Start of Block

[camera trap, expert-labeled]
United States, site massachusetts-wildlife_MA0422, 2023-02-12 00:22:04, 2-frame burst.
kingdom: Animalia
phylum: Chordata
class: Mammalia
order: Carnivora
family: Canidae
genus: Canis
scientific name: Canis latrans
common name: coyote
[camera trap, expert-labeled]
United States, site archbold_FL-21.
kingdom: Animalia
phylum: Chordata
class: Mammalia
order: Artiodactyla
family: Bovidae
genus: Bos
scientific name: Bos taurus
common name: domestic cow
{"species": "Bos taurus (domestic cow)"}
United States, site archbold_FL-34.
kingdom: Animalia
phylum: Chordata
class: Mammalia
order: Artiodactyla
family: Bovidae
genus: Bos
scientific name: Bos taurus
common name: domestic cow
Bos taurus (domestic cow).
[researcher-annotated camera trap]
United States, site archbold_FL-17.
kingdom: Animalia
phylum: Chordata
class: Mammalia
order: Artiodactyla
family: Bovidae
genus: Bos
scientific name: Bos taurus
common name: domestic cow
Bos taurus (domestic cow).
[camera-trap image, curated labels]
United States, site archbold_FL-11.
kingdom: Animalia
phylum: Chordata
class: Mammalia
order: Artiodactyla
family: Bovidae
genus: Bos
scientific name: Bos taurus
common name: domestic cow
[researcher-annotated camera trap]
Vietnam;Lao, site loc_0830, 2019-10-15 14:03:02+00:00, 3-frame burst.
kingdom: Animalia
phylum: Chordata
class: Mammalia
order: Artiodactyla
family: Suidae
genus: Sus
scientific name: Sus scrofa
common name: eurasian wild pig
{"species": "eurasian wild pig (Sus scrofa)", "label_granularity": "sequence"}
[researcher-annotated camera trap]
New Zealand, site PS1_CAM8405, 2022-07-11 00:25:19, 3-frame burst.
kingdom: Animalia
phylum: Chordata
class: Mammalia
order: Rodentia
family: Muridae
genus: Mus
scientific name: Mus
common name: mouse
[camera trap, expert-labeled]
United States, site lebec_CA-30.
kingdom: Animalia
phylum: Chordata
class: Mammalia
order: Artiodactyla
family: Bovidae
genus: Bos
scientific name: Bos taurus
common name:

End of Block

DESCRIPTION OF THE TASK:
Line by line, reproduce the data exactly.

EXERCISE RESPONSE:
[camera trap, expert-labeled]
United States, site massachusetts-wildlife_MA0422, 2023-02-12 00:22:04, 2-frame burst.
kingdom: Animalia
phylum: Chordata
class: Mammalia
order: Carnivora
family: Canidae
genus: Canis
scientific name: Canis latrans
common name: coyote
[camera trap, expert-labeled]
United States, site archbold_FL-21.
kingdom: Animalia
phylum: Chordata
class: Mammalia
order: Artiodactyla
family: Bovidae
genus: Bos
scientific name: Bos taurus
common name: domestic cow
{"species": "Bos taurus (domestic cow)"}
United States, site archbold_FL-34.
kingdom: Animalia
phylum: Chordata
class: Mammalia
order: Artiodactyla
family: Bovidae
genus: Bos
scientific name: Bos taurus
common name: domestic cow
Bos taurus (domestic cow).
[researcher-annotated camera trap]
United States, site archbold_FL-17.
kingdom: Animalia
phylum: Chordata
class: Mammalia
order: Artiodactyla
family: Bovidae
genus: Bos
scientific name: Bos taurus
common name: domestic cow
Bos taurus (domestic cow).
[camera-trap image, curated labels]
United States, site archbold_FL-11.
kingdom: Animalia
phylum: Chordata
class: Mammalia
order: Artiodactyla
family: Bovidae
genus: Bos
scientific name: Bos taurus
common name: domestic cow
[researcher-annotated camera trap]
Vietnam;Lao, site loc_0830, 2019-10-15 14:03:02+00:00, 3-frame burst.
kingdom: Animalia
phylum: Chordata
class: Mammalia
order: Artiodactyla
family: Suidae
genus: Sus
scientific name: Sus scrofa
common name: eurasian wild pig
{"species": "eurasian wild pig (Sus scrofa)", "label_granularity": "sequence"}
[researcher-annotated camera trap]
New Zealand, site PS1_CAM8405, 2022-07-11 00:25:19, 3-frame burst.
kingdom: Animalia
phylum: Chordata
class: Mammalia
order: Rodentia
family: Muridae
genus: Mus
scientific name: Mus
common name: mouse
[camera trap, expert-labeled]
United States, site lebec_CA-30.
kingdom: Animalia
phylum: Chordata
class: Mammalia
order: Artiodactyla
family: Bovidae
genus: Bos
scientific name: Bos taurus
common name:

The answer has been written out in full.